— Start of Records to use —
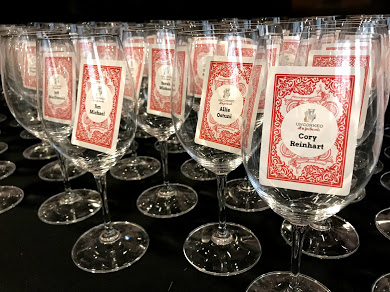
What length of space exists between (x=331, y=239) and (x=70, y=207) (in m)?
— End of Records to use —
— Start of Records to use —
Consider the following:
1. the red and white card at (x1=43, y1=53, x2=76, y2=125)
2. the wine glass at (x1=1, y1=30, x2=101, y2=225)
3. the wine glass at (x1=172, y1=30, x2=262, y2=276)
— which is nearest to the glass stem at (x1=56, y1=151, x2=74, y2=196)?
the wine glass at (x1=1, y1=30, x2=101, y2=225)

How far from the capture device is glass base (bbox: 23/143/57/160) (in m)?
— End of Records to use —
— Start of Records to use —
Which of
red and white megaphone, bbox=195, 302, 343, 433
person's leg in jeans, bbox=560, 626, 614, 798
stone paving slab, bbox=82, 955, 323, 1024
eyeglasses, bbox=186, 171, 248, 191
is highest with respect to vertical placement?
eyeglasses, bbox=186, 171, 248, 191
— End of Records to use —
Tally the lines in the data above that contain the word "wine". Reply with the number only.

*Task answer*. 3